Systems operate by processing inputs to perform functions and produce outputs. Evaluating biological explanations effectively requires a clear identification and understanding of three key elements: inputs, outputs, and dependencies.

Inputs are essential substances or conditions needed for the system to function. In biology, these often include:

  • Energy sources
  • Raw materials
  • Environmental factors (e.g., temperature, pH)
  • Timing signals
  • In laboratory contexts, also purified reagents, pre-built components, controlled cycles, and human-controlled condition selections

If removing any element causes the system to stop working, that element is an input or a dependency, regardless of whether it seems natural or artificial.

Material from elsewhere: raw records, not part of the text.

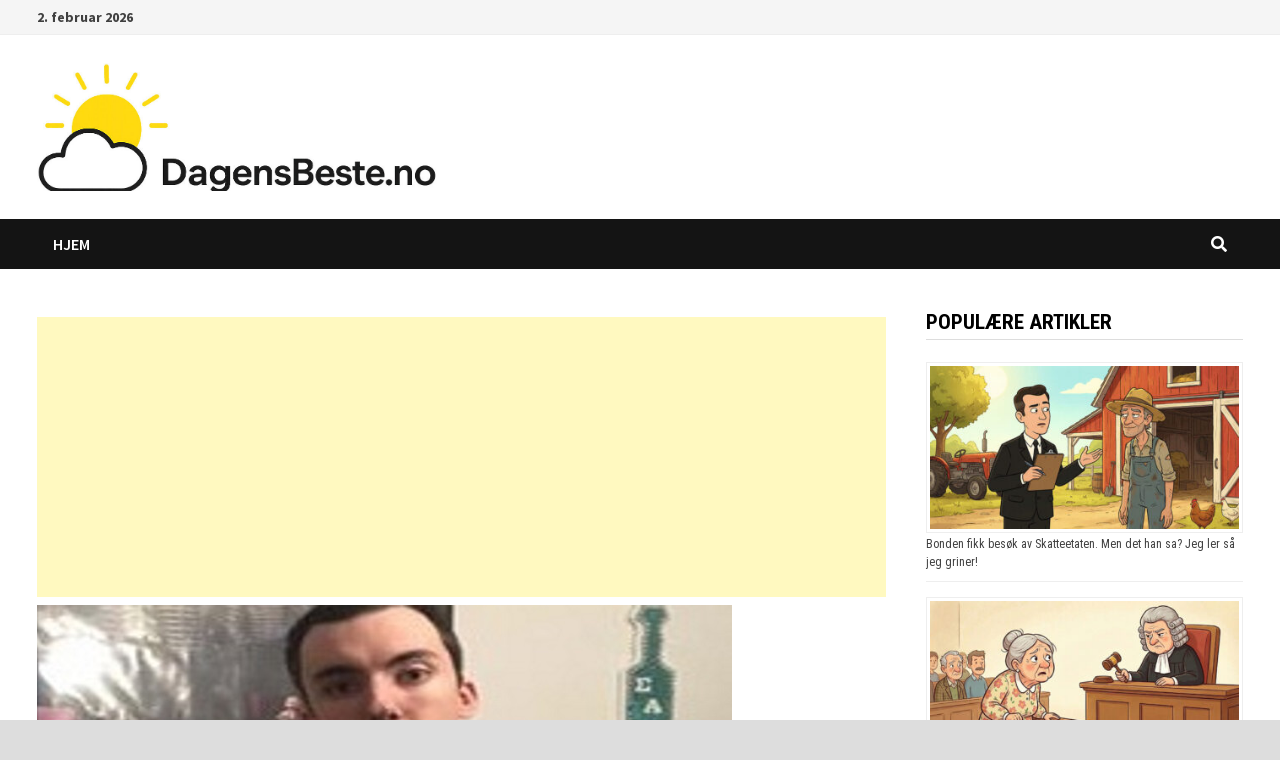

--- FILE ---
content_type: text/html; charset=utf-8
request_url: https://www.google.com/recaptcha/api2/aframe
body_size: 265
content:
<!DOCTYPE HTML><html><head><meta http-equiv="content-type" content="text/html; charset=UTF-8"></head><body><script nonce="tr0D7W70mYcO13SgzkkOWQ">/** Anti-fraud and anti-abuse applications only. See google.com/recaptcha */ try{var clients={'sodar':'https://pagead2.googlesyndication.com/pagead/sodar?'};window.addEventListener("message",function(a){try{if(a.source===window.parent){var b=JSON.parse(a.data);var c=clients[b['id']];if(c){var d=document.createElement('img');d.src=c+b['params']+'&rc='+(localStorage.getItem("rc::a")?sessionStorage.getItem("rc::b"):"");window.document.body.appendChild(d);sessionStorage.setItem("rc::e",parseInt(sessionStorage.getItem("rc::e")||0)+1);localStorage.setItem("rc::h",'1770059771772');}}}catch(b){}});window.parent.postMessage("_grecaptcha_ready", "*");}catch(b){}</script></body></html>

--- FILE ---
content_type: text/css; charset=UTF-8
request_url: http://www.dagensbeste.no/wp-content/plugins/mashshare-videopost/assets/css/mashvipo.min.css?ver=1.2.8
body_size: 6714
content:
.mashvipo_fullbtn,.mashvipo_halfbtn{border:0;text-indent:0;text-transform:none}.mashvipo_fullbtn,.mashvipo_halfbtn,.mashvipobuttons,.mashvipoinner,.mashvipolikebutton,.mashvipotitle{text-align:center}@font-face{font-family:mashvipo-facebook;src:url([data-uri])format('woff'),url([data-uri])format('truetype')}.mashvipolike,.mashviposhare{position:fixed;font-family:arial;border-radius:0;color:#333;display:none;font-size:14px;left:50%;top:15%;border:1px solid #e6e6e6;-moz-box-shadow:0 0 40px rgba(0,0,0,.08);-webkit-box-shadow:0 0 40px rgba(0,0,0,.08);z-index:999999}.mashvipoclose,.mashvipoclose a{bottom:0;color:#666;cursor:pointer;font-size:12px;text-align:center;margin-top:15px}div.mashvipolike_inner,div.mashviposhare_inner{padding:7px;border:3px solid #fefefe;background-color:#f7f7f7}.mashvipotitle{font-family:Georgia,"Bitstream Charter",serif;color:#292929;font-size:1.375em;margin-bottom:5px}.mashvipo_fullbtn,.mashvipo_halfbtn{display:inline-block;margin:0 auto;font-family:arial}.mashvipoimage{margin:0 0 15px}@media screen and (max-width:580px){.mashvipoimage{margin:0 0 15px;max-height:180px;overflow:hidden}}@media screen and (max-height:400px){.mashvipoimage{display:none}}.popupbox{padding:0}.mashvipo_fbbtn:hover{opacity:.8;color:#fff}.mashvipo_fbbtn{background:#2d5f9a}.mashvipo_twbtn:hover{opacity:.8;color:#fff}.mashvipo_twbtn{background:#00c3f3}.mashvipo_fullbtn{border-radius:4px;color:#fff;cursor:pointer;font-size:20px;font-weight:700;padding:10px 0;width:100%}.mashvipo_halfbtn{border-radius:3px;color:#fff;cursor:pointer;font-size:.85em;font-weight:400;padding:7px 0 3px;width:49%}.mashvipo_fbbtn .icon:before{font-family:mashvipo-facebook;content:'\e800';font-size:18px;margin-right:5px;vertical-align:middle}.mashvipo_twbtn .icon:before{font-family:mashsb-font;content:'\e807';font-size:18px;margin-right:5px;vertical-align:middle}.mashvipo_fullbtn .icon:before{font-family:mashvipo-facebook;content:'\e800';font-size:30px;margin-right:10px;vertical-align:middle}.mashvipolikebutton>iframe{height:25px;margin:0;overflow:hidden;width:95px;padding:5px 0 0}.mashvipolikebutton{background:#f7f7f7;padding:20px}.mashvipo_bg{z-index:5;opacity:.1;position:fixed;display:none;height:100%;width:100%;background:#000;top:0;left:0}.mashvipo-container{position:relative;padding-bottom:56.25%;padding-top:25px;height:0}.mashvipo-container iframe{position:absolute;top:0;left:0;width:100%!important;height:100%!important}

Outputs are the measurable results or products the system generates. These need to be clearly defined and quantifiable to allow independent verification. Examples include:

  • Specific RNA strands of defined length and properties under certain conditions
  • Behavioral responses
  • System-level performance metrics

Vague statements such as “forms something like RNA” do not qualify as outputs.

Dependencies are conditions or supporting mechanisms the system needs to maintain function, even if not explicitly labeled as inputs. Examples include:

  • Stable temperature
  • Repeated wet-dry cycles
  • Narrow pH range
  • Isolation from interference
  • Error-correction mechanisms

Such dependencies often carry costs in terms of maintenance and enforcement and must be documented as part of the system’s requirements.

Recognizing dependencies guards against overstated claims like “self-organization” when the system actually requires external support (e.g. tight temperature control, purified reagents, human intervention). This clarifies what claims realistically mean.

Three key questions for evaluation:

  • What goes in? List all required inputs including energy, materials, and conditions.
  • What comes out? Define the outputs in clear, measurable terms.
  • What must be true for outputs to continue? Identify dependencies and frame them as explicit requirements.

This approach allows fair comparison of alternative theories by examining hidden dependencies, control explanations, and operational realism. It focuses on tracking system requirements rather than philosophical debate.

Additionally, be alert to “outsourced functions”, where key processes occur outside the system’s boundaries, such as:

  • Selection imposed by experimenters rather than emerging internally
  • Cycles enforced by laboratory protocols instead of natural environment
  • Information supplied by designed sequences instead of system-generated

These are boundary realities, not accusations.

In practice, audits should always include a documented list of inputs, outputs, and dependencies. If these cannot be clearly stated, it indicates incomplete understanding of the claim.

The next lesson will build on this foundation by exploring feedback and control loops, revealing whether the system regulates itself or if regulation is assumed without mechanisms.